Viajando por ali e aqui


Os gatos de Roma (2)
 
Os belíssimos calendários expostos nas lojinhas e bancas de revistas, por toda Roma, chamaram a minha atenção para os gatos. São lindos e de todos os tamanhos e mostram bichanos de todos os tipos, fotografados em vários lugares. Acabei comprando alguns porque são objetos relativamente baratos e fáceis para serem acomodados nas malas. As pessoas que ficam esperam presentes e tenho alguns amigos que consideram o gato o melhor amigo do homem.

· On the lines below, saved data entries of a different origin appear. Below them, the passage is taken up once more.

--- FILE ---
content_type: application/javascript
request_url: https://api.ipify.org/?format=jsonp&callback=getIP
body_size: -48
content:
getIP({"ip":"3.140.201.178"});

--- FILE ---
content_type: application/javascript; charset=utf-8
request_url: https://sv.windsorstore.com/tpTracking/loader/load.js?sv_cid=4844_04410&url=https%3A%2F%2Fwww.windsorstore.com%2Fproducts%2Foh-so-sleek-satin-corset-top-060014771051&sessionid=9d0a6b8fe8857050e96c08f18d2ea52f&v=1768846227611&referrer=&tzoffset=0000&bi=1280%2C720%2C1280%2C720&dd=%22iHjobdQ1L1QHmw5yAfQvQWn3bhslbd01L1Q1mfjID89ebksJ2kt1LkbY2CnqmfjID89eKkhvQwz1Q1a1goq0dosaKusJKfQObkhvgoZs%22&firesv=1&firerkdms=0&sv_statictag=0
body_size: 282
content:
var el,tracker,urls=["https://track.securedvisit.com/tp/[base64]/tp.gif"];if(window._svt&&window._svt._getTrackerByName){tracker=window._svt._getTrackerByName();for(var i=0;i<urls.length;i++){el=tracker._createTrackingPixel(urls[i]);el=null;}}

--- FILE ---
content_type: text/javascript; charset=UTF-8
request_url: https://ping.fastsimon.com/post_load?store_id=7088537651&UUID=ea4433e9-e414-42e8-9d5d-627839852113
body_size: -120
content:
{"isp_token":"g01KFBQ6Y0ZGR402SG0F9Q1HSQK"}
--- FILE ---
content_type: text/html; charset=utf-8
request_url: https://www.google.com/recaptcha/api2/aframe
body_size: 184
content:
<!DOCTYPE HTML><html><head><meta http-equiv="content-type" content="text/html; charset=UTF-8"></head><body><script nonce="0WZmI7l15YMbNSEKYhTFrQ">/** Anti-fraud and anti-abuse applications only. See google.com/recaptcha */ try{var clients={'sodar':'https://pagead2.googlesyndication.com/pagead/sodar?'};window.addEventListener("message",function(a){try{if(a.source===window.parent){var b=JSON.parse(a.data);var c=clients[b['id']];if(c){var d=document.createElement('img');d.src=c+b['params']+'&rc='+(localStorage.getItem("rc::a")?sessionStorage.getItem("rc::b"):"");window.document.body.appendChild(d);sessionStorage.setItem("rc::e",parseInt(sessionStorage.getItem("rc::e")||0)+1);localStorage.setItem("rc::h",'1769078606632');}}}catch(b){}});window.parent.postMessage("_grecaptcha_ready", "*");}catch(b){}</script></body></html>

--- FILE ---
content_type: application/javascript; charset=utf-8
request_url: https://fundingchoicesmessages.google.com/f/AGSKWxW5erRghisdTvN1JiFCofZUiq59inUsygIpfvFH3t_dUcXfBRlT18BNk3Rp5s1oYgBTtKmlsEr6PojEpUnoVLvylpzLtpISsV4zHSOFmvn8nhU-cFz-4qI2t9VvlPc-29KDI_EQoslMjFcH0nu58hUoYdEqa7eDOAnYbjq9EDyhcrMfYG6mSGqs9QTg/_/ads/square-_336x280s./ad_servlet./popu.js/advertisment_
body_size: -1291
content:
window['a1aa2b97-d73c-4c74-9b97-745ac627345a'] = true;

Estou com um deles aqui e agora, em minha frente. No mês de Gennaio quatro gatinhos bem individualizados tomam sol resfastelados nas pedras do calçamento frente a uma porta antiga de uma casa antiga em uma cidade antiga. Na soleira da porta, de madeira e vidro, um vaso escuro com folhas verdes e flores vermelhas repousa sobre um prato branco. Na parte envidraçada da porta cortinas brancas, uma delas repuxada, como se assim ficasse continuamente para que olhares curiosos espreitassem o exterior. Ou o interior. Outros gatos me esperam nos meses seguintes: espreitando atrás de uma coluna do Coliseu, tomando sol nos arredores da Praça Argentina, dentro de uma jardineira com folhas secas no peitoril de uma janela no Trastevere, um assustador gato preto no Foro romano, sobre um parapeito, olhando fixamente para o fio de água que escorre de uma bica e em muitas outras situações. Fiquei curiosa e perguntando aqui e ali fui descobrindo alguns detalhes interessantes sobre esse amor romano aos gatos que se espalham por todos os lados.
 
Em Roma, uma lei do começo deste século, protege os gatos que vivem em Praças Públicas, Monumentos, ruas e becos da cidade.  Até aí tudo bem, o que me pareceu esquisito foi ser considerado crime não só quem agride um gato fisicamente como também quem os agride verbalmente. Isso me fez lembrar de um país que conheço muito bem onde as leis são feitas para serem burladas. Como conseguem punir quem ofende os gatos nas mais variadas línguas, pois Roma é uma verdadeira Babel? Será que um simples passa gatinho possa ser considerado agressão? Espero que algum louco edil municipal não queira criar uma lei semelhante por aqui já que os gatos do meu muro são os mais agredidos verbalmente por mim nas noites de insônia.
 
Mas por que os Gatos? As respostas variam – gatos comem os ratos que proliferam nas ruínas, gatos comiam ratos na época da Grande peste contribuindo para salvar seres humanos e gatos serviram de alimento aos romanos durante a segunda guerra mundial. Soube ainda que uma das grandes protetoras dos gatos capitolinos foi a atriz maior, anna magnani que, quando trabalhava em um teatro nas proximidades da Praça Argentina se tomou de amores por eles. Hoje existem grupos de voluntários que trabalham por toda a cidade cuidando da alimentação e saúde física dos gatos.
 
Quando viajo é este tipo de coisa que chama a minha atenção: a possibilidade de conhecer aqueles detalhes da vida de uma cidade que são tratados de forma superficial pelos agentes de turismo, mas que nos levam a conhecer partes da alma do povo que ali vive.
 
Isso me levou a lembrar o meu conceito sobre a verdade: um cristal multifacetado da qual percebemos as faces, mas não o todo. Apliquei esse conceito principalmente ao comparar apreciações sobre as cidades visitadas – cada pessoa vê a cidade de um jeito diferente conforme seus olhos são capazes de ver. E cada um de nós também a vê conforme o modo como chegamos até a ela: de classe econômica, Executiva ou Primeira Classe. Ou ainda, em seu jatinho ou iate particular.